Don’t Turn Sustainability into Compliance Exercise, Academic Warns Europe

Commission consults on plans to reduce short-termism by reforming corporate governance.

Plans by the European Commission (EC) to discourage short-termism by company directors through corporate governance reforms could backfire, turning sustainability into a compliance exercise, according to a leading academic.

The Commission’s DG Justice and Consumers last week launched a public consultation on possible changes to the EU regulatory framework aimed at enabling companies “to focus on long-term sustainable value creation rather than short-term benefits”. The consultation follows the July release of a study on directors’ duties and sustainable corporate governance, prepared by consultants EY, and builds on policy commitments made by the Commission in its 2018 Sustainable Finance Action Plan.

Alex Edmans, Professor of Finance and Academic Director of the Centre for Corporate Governance at the London Business School, warned that legislating sustainability might lead to “compliance rather than commitment” in a recent blog post on the University of Oxford Faculty of Law website.

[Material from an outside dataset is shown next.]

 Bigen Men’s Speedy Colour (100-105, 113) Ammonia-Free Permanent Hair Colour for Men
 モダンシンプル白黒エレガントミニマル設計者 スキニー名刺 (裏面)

“For example, companies may focus only on the quantitative sustainability measures included in executive pay contracts, rather than the very many qualitative dimensions of sustainability,” he said, arguing instead that any regulatory changes should encourage a long-term focus, rather discourage attention to shareholder value.

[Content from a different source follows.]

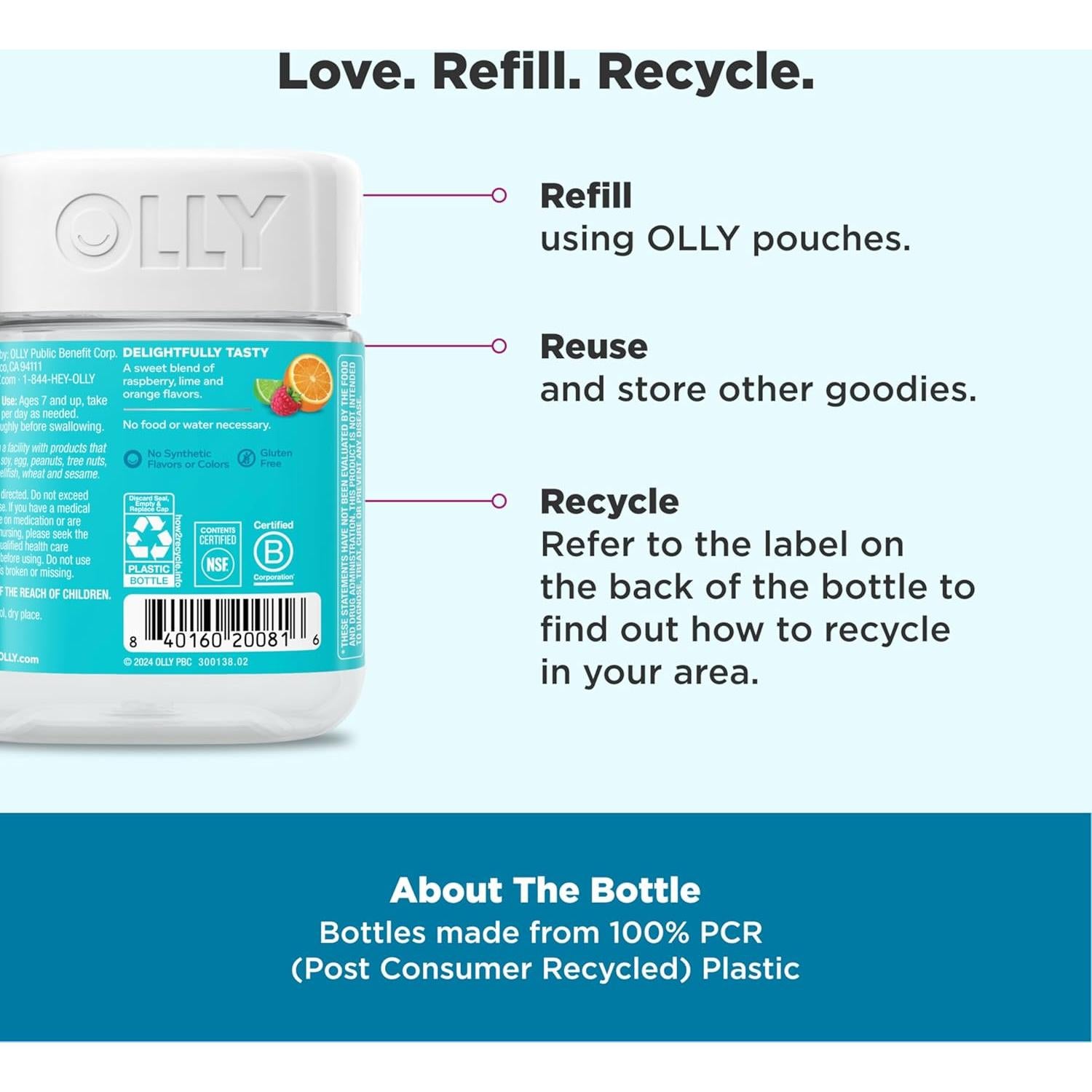 Gomitas OLLY Kids Chillax 50 Conteo - Sabor Sorbete, Magnesio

“A far more effective approach is to emphasise the business case for sustainability – that it is in a company’s own interest to take sustainability seriously, as doing so improves long-term company performance and thus shareholder value,” wrote Edmans.

The Commission’s consultation seeks feedback on a number of potential changes, including a broader definition and strengthened enforcement of the duties of directors, inclusion of non-financial performance targets in their remuneration structures and the introduction of mandatory supply chain due diligence requirements.

Although supportive of the Commission’s efforts to ensure “business works for wider society, not just short-term profit”, Edmans highlights various issues with its approach as well as the underlying assumptions of the EY report.

First, he notes that shareholder value is an inherently long-term concept. “The study frequently uses the phrase ‘short-term shareholder value’ and its variants. This makes no sense, because shareholder value is an inherently long-term concept – it includes all of the future cash flows of a company,” he writes. “A company that cuts value-creating investments in stakeholders is maximising short-term profit but harming shareholder value. Thus, the solution to short-termism is actually a greater focus on shareholder value, not less.”

Further, the study is said to imply that stakeholder and shareholder values are inversely proportional. However, Edmans believes the size of the pie created by economic activity is “not fixed”, and that a greater focus on long-term shareholder value, as opposed to short-term profit, leads also to an increase in stakeholder value. “In contrast, reducing the CEO’s accountability for shareholder value can lead to her pursuing her own interests, shrinking the pie for both shareholders and stakeholders,” he said.

The report recommends tying the remuneration of directors to sustainability and non-financial performance targets. But Edmans states that focusing on quantitative ESG metrics can often ignore qualitative aspects and must be used with caution. “While companies should set targets and report on progress, they should beware of focusing excessively on meeting goals else they may ‘hit the target, miss the point’,” he said.

Edmans also criticised the evidence presented in the EY report as “very one-sided” and “low-quality”, “At times, it reads as if the authors have already decided that companies and markets are short-termist, that short-termism is a cause of most of society’s major problems, and then have searched for all evidence – regardless of quality – to support this contention,” he wrote.

The consultation will close on 8 February 2021, with a formal proposal expected to be published in the second quarter of 2021.

While a number of policy options are on the table for the Commission, not necessarily legislative, comments from the European Commissioner for Justice earlier this year signal that mandatory due diligence could be implemented as a directive or regulation.

“The publication of this consultation marks an important step in the EU’s sustainability/ESG policy programme, demonstrating how wide its ambitions reach,” according to a research note published by law firm Allen & Overy.